>> Begin

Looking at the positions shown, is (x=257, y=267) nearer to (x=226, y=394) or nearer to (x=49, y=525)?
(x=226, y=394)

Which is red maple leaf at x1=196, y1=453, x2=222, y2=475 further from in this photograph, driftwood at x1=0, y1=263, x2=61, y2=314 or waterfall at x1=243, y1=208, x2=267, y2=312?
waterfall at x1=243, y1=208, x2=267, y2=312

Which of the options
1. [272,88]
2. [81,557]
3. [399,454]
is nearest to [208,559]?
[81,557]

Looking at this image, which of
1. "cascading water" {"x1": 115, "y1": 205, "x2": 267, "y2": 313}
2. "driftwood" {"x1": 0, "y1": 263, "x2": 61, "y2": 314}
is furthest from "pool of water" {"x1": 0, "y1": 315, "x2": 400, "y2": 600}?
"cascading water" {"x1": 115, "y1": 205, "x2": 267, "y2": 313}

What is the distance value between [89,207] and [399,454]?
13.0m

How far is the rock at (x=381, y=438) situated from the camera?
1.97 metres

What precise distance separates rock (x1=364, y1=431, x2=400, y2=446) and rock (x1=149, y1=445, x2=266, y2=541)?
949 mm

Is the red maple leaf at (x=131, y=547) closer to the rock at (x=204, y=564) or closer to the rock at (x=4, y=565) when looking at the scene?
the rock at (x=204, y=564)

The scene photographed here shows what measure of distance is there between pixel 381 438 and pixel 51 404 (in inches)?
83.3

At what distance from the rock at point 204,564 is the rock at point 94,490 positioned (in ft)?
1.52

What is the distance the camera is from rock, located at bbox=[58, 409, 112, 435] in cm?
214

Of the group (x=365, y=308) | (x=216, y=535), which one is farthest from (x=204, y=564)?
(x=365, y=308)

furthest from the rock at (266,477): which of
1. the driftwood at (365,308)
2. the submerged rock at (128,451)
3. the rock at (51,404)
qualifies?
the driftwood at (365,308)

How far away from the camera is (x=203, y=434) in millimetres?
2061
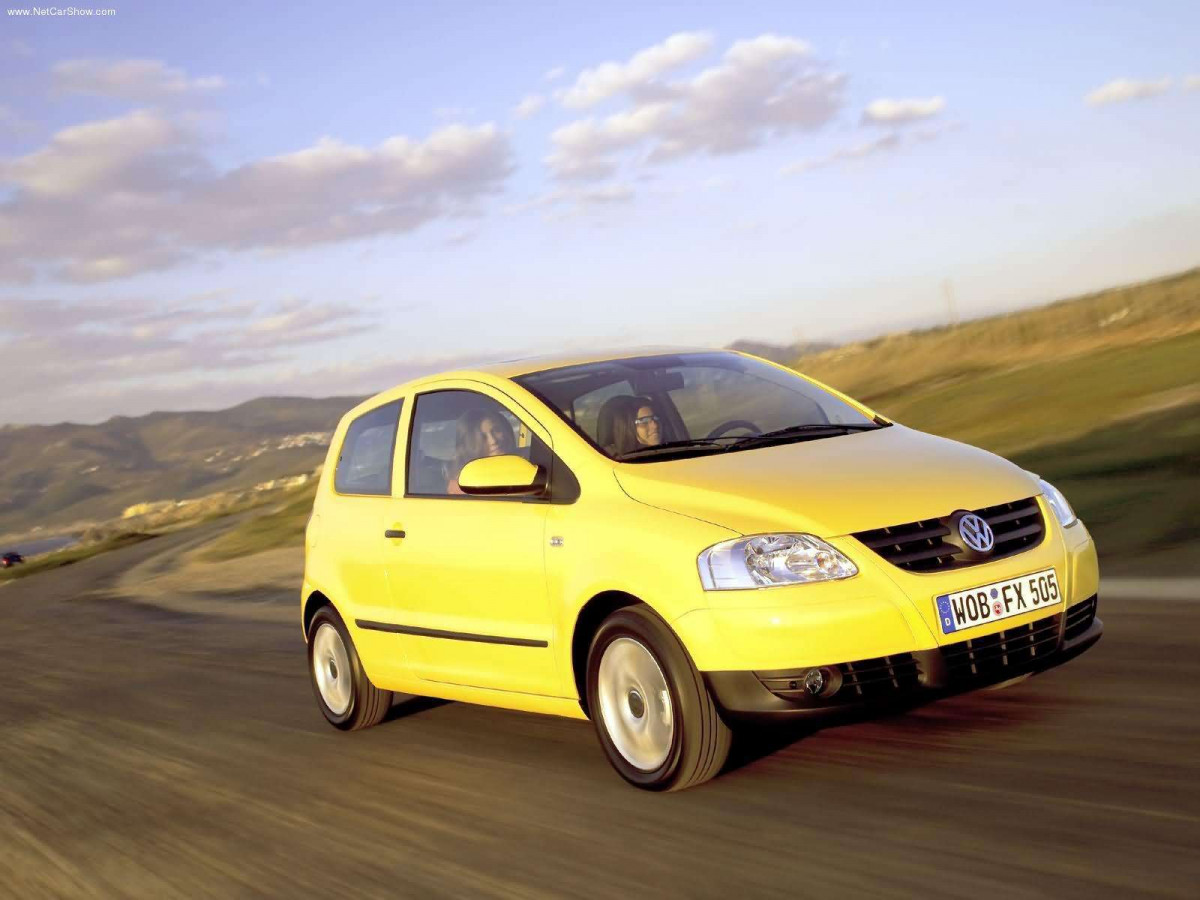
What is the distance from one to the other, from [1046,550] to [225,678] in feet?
22.6

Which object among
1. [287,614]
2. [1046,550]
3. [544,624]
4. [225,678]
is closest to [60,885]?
[544,624]

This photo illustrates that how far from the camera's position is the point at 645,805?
17.2 ft

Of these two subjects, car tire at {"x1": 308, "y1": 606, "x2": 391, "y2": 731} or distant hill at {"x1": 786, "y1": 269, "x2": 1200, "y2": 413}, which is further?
distant hill at {"x1": 786, "y1": 269, "x2": 1200, "y2": 413}

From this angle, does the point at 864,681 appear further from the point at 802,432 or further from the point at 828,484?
the point at 802,432

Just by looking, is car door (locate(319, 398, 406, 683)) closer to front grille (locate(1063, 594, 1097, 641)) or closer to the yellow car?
the yellow car

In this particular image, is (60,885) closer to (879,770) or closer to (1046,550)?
(879,770)

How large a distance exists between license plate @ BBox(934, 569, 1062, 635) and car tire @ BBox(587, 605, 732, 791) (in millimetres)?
854

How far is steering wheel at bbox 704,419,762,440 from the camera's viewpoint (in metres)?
6.18


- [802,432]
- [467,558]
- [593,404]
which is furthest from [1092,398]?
[467,558]

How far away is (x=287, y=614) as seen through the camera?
1513 centimetres

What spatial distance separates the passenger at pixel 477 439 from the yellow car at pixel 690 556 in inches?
0.4

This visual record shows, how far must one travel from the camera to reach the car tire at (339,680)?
7.50 m

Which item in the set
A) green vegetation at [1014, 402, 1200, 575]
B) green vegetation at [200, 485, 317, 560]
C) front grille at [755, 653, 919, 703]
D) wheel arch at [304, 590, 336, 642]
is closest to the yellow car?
front grille at [755, 653, 919, 703]

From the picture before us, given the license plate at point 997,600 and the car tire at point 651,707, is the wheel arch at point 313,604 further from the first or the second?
the license plate at point 997,600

>> End

Report every line in the data above that contains the word "yellow", copying each such line in full.

Just by looking, is car door (locate(319, 398, 406, 683)) closer to front grille (locate(1063, 594, 1097, 641)) or closer to the yellow car?
the yellow car
What spatial distance separates the passenger at pixel 477 439 from the yellow car at pixel 690 556 in inches?
is closest to the yellow car?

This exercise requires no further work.